We have tens of thousands of thoughts a day. They flit through our minds so quickly that we hardly notice. Most of these thoughts won't ever register as memories; there's no emotion or importance attached to them so they just come and go.
We speak aloud approximately one thousand sentences per day (it's true that men speak less than women). These thoughts are more important: we've chosen them, arranged them into sentences, and their very importance means that there is some degree of attachment or emotion tied to them, also they are now connected to the physical actions and sensations of speaking and hearing. As you involve more senses in the creation of a memory, you're activating more areas of your brain, and building more neural connections to that memory. The interactions of the multiple regions in our brains necessary to speak mean that these thoughts stand a better chance of becoming memories; the more connections the easier the memory retrieval. That said, most of what we say is pretty fluffy; "hi" and "what's for dinner?" are unlikely to stick around long.
The thoughts that stick around as lasting memories are the ones that either repeat frequently, or are deeply important and therefore emotional. There are evolutionary reasons for this, which are connected to community stability, safety, and survival. If something is dangerous and scary, or invites the displeasure of people upon whom you are dependent, you don't want to forget and accidentally do it again. So out of necessity, we've evolved to remember these things.
This has both negative and positive implications:
Negative thoughts carry about three times the psychic weight as positive ones. This is important to remember in child-rearing, or teaching, because children are especially vulnerable as they are forming their worldview, and sense of self. A careless criticism takes a lot of repair to fix, and can have long-lasting consequences.
The positive side of this is that we can choose to actively repeat certain thoughts, or better yet say them aloud. We can make thoughts take up more mental real estate by repeating them, feeling them, investing in them, and we can consciously choose what we want those thoughts to be.
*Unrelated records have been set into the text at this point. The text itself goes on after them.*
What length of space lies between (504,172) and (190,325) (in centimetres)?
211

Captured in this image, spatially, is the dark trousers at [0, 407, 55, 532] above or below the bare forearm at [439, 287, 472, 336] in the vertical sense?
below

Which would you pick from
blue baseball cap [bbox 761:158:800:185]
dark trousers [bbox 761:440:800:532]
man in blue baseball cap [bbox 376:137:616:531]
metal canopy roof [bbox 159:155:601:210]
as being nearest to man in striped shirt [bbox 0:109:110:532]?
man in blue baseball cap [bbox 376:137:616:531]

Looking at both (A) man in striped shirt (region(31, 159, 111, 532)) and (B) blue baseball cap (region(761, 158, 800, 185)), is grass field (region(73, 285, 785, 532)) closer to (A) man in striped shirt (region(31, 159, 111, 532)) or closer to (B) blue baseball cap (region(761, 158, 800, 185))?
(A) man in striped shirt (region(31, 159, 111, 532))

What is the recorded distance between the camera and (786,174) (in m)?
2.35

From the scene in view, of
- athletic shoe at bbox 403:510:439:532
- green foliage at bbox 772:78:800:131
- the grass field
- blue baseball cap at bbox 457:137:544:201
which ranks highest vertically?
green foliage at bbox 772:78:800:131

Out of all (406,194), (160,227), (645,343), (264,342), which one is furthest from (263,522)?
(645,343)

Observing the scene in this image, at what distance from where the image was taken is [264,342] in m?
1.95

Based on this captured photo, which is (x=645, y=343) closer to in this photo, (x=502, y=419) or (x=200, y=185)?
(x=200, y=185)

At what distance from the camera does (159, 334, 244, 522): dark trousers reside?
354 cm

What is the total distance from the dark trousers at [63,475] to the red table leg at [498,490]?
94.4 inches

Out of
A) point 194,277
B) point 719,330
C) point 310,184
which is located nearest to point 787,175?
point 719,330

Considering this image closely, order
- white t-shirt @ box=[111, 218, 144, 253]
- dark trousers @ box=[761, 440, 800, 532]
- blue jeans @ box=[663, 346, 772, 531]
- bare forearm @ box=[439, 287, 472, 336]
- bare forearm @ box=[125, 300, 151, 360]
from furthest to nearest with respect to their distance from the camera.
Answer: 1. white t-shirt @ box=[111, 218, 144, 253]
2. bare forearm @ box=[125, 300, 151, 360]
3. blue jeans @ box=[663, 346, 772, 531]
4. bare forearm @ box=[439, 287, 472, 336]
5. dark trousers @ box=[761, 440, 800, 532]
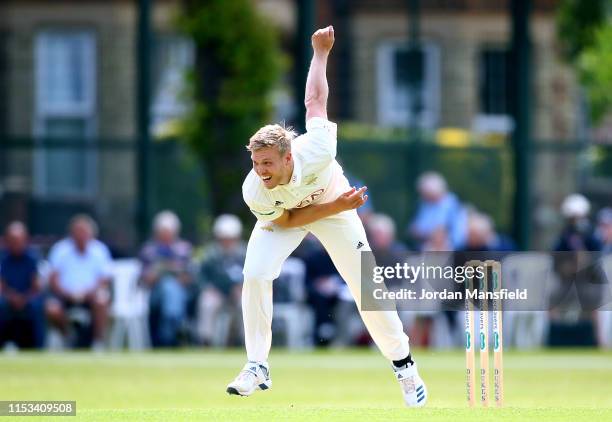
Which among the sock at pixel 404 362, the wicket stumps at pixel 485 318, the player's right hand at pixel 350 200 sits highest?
the player's right hand at pixel 350 200

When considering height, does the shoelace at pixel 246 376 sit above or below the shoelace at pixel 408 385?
above

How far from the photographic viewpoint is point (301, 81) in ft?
61.2

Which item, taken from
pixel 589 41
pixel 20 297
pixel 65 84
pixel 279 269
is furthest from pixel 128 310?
pixel 279 269

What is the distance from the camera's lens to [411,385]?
897 centimetres

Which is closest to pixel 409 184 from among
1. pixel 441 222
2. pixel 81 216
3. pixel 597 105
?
pixel 441 222

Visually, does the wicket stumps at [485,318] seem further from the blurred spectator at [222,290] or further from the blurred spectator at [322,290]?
the blurred spectator at [222,290]

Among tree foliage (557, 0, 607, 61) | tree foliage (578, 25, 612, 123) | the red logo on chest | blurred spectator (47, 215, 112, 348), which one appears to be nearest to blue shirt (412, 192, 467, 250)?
tree foliage (578, 25, 612, 123)

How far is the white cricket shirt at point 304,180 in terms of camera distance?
338 inches

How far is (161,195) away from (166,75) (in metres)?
1.77

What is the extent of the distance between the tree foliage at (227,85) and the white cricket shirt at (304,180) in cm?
1005

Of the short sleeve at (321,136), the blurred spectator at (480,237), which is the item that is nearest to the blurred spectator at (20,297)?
the blurred spectator at (480,237)

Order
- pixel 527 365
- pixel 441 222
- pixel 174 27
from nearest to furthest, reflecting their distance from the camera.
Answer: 1. pixel 527 365
2. pixel 441 222
3. pixel 174 27

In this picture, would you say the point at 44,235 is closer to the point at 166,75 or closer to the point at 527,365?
the point at 166,75

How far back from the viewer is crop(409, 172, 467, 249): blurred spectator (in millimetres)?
17750
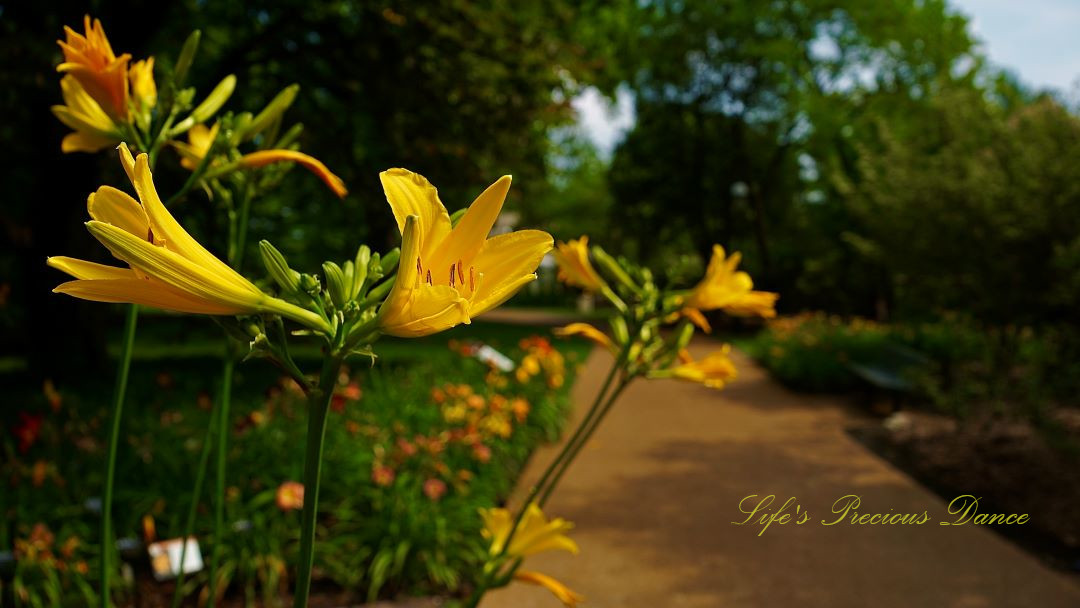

An interesting exercise is to take a moment to think about what you want to believe. Keeping in mind that you can't trick your subconscious, you want your mantra to be rooted in reality. In this exercise you want to come up with a positively phrased sentence that acknowledges the truth of the situation, but also voices the preferred thought. Once you've created the right mantra for your situation, you then want to ritualize it to give it gravitas, and so that you'll remember to use it. Something like "I'm nervous about riding in cars because of the car accident, but I want to be comfortable riding in cars again," said aloud every time you get into a car. It's worth a shot at any rate; I've seen it be very useful in conjunction with therapy when working with PTSD.